▶ _Work to complete_
Repeat the entries below exactly. Begin with the first line and end with the line that contains "A: Rat (Rattus).".

(Dataset entries)
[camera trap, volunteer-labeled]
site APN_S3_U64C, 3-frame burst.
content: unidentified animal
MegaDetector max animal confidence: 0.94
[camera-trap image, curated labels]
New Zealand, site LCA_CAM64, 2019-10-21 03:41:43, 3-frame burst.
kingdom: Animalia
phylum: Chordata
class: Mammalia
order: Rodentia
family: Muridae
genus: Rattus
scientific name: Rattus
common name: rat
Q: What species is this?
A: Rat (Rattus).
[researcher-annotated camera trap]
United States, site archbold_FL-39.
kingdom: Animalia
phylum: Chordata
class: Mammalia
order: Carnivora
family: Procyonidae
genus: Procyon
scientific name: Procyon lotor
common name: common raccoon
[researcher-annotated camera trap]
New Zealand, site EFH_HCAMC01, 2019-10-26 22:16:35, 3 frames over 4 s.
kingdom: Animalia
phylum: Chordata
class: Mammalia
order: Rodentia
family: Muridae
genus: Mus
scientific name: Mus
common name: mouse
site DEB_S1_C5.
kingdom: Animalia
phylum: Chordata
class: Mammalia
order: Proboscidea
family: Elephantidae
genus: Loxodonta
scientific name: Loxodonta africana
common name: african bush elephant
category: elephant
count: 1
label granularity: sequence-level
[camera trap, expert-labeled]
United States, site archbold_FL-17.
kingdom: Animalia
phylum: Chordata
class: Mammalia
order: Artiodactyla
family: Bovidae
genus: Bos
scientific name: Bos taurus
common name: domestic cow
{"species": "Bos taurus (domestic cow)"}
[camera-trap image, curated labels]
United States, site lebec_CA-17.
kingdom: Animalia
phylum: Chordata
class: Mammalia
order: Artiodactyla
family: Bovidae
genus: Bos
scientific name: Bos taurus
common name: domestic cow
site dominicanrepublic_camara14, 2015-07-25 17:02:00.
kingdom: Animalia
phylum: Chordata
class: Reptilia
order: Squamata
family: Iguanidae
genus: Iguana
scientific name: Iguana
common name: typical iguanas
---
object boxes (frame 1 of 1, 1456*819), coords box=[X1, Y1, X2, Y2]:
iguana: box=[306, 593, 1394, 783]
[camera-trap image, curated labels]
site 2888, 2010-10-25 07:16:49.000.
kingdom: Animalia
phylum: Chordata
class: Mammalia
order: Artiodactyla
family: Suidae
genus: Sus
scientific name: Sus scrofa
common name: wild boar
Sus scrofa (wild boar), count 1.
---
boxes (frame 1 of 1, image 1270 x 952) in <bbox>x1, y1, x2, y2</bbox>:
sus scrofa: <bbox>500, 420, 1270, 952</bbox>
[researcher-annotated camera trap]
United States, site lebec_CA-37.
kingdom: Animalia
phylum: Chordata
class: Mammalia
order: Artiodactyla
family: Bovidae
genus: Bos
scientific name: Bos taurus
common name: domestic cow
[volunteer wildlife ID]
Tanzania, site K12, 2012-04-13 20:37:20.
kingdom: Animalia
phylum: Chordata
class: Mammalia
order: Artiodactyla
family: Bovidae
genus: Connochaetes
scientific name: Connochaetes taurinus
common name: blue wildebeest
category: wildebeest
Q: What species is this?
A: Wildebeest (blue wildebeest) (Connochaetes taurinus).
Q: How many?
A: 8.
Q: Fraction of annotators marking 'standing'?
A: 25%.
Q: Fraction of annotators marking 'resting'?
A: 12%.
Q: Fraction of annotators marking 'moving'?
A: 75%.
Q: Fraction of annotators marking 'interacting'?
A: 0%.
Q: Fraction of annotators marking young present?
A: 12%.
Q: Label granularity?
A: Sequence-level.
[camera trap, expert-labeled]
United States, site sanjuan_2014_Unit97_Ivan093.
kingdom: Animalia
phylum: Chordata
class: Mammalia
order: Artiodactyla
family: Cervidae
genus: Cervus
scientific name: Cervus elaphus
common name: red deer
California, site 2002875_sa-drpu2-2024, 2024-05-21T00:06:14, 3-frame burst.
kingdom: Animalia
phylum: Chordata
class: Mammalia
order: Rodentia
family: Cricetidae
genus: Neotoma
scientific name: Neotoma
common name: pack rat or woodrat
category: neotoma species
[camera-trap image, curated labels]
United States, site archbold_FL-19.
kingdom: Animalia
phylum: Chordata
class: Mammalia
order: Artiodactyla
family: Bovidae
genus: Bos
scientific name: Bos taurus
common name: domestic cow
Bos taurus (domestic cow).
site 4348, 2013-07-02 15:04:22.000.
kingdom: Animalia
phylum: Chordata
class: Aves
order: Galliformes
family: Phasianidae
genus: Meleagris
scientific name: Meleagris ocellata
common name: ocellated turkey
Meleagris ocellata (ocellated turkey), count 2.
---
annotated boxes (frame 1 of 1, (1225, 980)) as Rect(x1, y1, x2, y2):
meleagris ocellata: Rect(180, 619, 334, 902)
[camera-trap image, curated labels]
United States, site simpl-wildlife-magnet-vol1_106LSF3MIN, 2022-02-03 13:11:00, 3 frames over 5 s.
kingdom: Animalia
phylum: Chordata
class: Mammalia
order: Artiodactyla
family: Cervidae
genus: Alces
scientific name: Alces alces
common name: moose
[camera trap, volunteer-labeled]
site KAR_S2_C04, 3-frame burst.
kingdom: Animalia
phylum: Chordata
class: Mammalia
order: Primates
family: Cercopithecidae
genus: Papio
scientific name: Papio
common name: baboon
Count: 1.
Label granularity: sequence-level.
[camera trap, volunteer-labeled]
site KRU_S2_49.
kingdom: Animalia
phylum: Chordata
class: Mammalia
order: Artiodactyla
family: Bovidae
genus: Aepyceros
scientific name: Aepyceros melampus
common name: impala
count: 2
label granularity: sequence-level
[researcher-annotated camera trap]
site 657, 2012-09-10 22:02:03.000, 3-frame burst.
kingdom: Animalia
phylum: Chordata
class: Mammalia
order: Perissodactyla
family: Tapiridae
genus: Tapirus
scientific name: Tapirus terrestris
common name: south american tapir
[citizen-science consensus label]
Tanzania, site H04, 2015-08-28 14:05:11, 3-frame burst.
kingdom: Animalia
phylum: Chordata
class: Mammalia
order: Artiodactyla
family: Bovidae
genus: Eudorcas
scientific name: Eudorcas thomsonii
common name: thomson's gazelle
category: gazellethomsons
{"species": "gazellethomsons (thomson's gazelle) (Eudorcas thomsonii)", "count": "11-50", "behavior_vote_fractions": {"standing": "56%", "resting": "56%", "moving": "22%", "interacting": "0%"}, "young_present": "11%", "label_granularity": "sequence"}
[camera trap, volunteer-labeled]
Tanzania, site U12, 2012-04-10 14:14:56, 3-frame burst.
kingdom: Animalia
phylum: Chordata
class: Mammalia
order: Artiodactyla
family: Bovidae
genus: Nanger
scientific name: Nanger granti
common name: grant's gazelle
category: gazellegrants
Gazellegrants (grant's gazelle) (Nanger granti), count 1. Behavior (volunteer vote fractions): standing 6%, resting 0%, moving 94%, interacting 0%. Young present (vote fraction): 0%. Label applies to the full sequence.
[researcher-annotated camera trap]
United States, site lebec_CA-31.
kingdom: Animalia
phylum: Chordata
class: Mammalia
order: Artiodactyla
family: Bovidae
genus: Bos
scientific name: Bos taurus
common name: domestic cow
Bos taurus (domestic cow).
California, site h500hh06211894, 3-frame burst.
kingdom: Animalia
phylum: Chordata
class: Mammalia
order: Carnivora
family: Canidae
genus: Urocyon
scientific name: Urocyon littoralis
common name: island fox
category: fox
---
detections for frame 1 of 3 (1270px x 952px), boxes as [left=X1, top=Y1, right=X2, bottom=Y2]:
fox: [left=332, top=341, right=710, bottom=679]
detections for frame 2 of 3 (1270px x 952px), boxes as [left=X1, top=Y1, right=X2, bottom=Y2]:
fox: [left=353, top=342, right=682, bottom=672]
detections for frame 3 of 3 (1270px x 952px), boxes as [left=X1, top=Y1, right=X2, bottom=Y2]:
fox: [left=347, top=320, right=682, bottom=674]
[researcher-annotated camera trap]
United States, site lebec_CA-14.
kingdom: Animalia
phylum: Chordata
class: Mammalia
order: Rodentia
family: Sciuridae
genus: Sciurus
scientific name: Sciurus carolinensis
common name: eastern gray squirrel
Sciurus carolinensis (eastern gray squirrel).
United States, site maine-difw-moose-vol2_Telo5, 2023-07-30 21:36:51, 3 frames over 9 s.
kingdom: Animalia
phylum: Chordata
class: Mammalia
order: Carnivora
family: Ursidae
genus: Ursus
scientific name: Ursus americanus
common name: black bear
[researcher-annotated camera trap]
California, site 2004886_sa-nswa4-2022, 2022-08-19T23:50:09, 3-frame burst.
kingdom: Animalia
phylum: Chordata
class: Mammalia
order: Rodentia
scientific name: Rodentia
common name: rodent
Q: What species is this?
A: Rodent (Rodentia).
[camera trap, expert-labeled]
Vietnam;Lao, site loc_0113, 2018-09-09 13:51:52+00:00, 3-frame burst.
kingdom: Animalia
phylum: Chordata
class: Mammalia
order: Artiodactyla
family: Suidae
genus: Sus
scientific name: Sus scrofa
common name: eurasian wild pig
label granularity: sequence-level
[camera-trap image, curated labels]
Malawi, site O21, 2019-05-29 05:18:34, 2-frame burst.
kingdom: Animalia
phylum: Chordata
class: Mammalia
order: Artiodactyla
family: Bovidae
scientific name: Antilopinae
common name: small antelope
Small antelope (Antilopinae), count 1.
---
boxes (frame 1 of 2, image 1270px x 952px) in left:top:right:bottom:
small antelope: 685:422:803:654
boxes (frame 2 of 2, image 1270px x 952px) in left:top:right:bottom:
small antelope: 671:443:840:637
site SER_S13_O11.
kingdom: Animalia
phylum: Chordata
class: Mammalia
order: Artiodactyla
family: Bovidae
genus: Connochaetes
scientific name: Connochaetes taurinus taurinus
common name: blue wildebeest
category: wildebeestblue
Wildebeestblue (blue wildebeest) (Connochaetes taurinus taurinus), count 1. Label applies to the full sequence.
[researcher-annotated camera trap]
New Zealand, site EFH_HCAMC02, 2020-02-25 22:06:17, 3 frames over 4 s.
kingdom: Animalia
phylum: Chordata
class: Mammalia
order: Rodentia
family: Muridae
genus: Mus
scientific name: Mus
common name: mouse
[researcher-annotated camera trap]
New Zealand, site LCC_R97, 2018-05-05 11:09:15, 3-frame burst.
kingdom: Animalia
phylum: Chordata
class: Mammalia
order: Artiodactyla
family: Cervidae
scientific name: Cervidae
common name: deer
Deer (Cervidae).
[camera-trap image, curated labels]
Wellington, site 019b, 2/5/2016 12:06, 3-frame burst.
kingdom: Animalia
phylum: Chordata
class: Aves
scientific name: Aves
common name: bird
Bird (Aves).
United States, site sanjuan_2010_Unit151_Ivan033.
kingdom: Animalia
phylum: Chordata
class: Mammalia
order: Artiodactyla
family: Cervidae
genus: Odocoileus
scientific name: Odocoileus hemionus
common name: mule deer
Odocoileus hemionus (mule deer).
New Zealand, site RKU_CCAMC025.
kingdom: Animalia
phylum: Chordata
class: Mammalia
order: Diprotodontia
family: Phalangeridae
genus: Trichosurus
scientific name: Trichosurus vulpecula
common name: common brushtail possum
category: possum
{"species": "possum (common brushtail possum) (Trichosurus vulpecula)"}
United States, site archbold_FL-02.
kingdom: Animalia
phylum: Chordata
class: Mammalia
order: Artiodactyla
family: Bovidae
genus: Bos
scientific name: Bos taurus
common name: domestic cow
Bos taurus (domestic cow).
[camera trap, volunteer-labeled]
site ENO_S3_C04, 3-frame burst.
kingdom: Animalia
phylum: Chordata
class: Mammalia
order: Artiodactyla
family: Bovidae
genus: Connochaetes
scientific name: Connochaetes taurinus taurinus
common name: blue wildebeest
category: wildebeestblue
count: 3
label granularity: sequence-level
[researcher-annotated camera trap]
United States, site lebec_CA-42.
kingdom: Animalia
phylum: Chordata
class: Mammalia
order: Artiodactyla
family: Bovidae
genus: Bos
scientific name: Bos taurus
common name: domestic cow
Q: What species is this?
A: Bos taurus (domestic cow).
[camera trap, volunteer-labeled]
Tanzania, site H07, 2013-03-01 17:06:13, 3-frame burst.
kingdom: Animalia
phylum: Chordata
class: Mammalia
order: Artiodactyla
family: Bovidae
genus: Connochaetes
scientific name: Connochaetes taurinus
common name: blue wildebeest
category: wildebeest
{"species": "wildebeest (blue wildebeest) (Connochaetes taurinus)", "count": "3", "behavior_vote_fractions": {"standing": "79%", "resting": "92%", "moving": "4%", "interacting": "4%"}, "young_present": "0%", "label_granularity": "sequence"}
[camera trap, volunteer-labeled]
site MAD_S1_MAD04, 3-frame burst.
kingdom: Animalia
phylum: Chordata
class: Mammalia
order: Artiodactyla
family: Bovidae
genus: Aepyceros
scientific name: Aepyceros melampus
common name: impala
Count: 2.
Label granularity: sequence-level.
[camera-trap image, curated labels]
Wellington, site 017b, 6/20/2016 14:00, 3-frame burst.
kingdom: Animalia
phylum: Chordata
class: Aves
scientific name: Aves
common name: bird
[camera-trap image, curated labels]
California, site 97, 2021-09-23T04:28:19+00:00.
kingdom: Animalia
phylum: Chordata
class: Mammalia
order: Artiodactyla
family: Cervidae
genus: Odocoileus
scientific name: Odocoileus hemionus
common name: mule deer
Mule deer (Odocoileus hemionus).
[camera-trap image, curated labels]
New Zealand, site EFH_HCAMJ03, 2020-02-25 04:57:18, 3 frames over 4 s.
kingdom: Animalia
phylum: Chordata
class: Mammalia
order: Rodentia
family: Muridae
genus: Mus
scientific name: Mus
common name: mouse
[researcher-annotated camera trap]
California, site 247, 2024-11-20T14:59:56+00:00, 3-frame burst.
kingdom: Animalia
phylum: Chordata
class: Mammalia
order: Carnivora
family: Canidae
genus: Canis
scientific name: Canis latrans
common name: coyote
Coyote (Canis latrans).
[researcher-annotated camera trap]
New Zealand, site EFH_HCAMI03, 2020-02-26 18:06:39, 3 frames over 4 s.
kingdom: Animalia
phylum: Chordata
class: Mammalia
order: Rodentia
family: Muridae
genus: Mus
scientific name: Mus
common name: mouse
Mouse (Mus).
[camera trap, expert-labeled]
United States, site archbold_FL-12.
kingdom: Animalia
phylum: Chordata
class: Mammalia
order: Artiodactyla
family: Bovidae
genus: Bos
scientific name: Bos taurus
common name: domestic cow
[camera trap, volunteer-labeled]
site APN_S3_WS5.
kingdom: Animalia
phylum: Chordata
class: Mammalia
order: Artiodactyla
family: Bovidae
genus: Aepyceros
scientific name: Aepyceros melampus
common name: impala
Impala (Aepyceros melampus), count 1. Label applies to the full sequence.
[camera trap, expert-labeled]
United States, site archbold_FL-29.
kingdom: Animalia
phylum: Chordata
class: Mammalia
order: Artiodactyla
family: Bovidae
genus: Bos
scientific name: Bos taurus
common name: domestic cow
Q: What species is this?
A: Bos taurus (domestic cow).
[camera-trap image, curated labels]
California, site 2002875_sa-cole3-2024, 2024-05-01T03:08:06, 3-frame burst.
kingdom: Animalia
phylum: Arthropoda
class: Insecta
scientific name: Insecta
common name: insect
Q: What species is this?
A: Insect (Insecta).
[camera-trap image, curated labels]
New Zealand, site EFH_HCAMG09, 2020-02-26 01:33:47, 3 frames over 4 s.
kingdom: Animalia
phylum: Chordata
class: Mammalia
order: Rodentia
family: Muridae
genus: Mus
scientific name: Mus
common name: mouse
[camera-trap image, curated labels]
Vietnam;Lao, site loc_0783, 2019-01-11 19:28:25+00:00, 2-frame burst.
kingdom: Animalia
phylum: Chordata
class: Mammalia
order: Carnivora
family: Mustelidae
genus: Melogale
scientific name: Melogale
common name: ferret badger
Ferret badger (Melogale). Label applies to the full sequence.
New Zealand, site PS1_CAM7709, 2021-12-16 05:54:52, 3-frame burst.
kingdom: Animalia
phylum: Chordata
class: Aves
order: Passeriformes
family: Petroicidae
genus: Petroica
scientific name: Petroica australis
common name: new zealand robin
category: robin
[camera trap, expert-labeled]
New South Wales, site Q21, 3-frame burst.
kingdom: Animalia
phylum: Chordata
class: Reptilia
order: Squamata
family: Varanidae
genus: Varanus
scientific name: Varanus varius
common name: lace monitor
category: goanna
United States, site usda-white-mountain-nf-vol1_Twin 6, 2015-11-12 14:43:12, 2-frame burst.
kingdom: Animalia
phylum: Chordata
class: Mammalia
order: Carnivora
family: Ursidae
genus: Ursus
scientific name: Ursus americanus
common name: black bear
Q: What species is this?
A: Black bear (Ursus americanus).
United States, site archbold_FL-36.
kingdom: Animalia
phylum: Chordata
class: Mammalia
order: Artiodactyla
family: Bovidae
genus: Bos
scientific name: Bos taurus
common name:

▶ _Exercise output_
[camera trap, volunteer-labeled]
site APN_S3_U64C, 3-frame burst.
content: unidentified animal
MegaDetector max animal confidence: 0.94
[camera-trap image, curated labels]
New Zealand, site LCA_CAM64, 2019-10-21 03:41:43, 3-frame burst.
kingdom: Animalia
phylum: Chordata
class: Mammalia
order: Rodentia
family: Muridae
genus: Rattus
scientific name: Rattus
common name: rat
Q: What species is this?
A: Rat (Rattus).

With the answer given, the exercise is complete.